begin AVAILABLE RECORDS

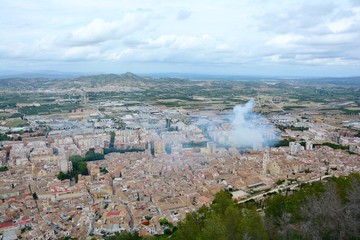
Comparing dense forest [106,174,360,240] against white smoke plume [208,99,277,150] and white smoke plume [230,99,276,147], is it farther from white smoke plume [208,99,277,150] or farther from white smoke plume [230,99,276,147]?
white smoke plume [230,99,276,147]

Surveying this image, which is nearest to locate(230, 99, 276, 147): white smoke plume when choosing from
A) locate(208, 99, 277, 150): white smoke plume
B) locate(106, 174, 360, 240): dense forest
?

end AVAILABLE RECORDS

Can you copy every one of the rows above word for word, leaving the pictures out?

Comparing dense forest [106,174,360,240] against white smoke plume [208,99,277,150] and white smoke plume [230,99,276,147], is it farther from white smoke plume [208,99,277,150] or farther from white smoke plume [230,99,276,147]?
white smoke plume [230,99,276,147]

Surveying this image, which is nearest to locate(230, 99, 276, 147): white smoke plume when choosing from
A) locate(208, 99, 277, 150): white smoke plume
B) locate(106, 174, 360, 240): dense forest
?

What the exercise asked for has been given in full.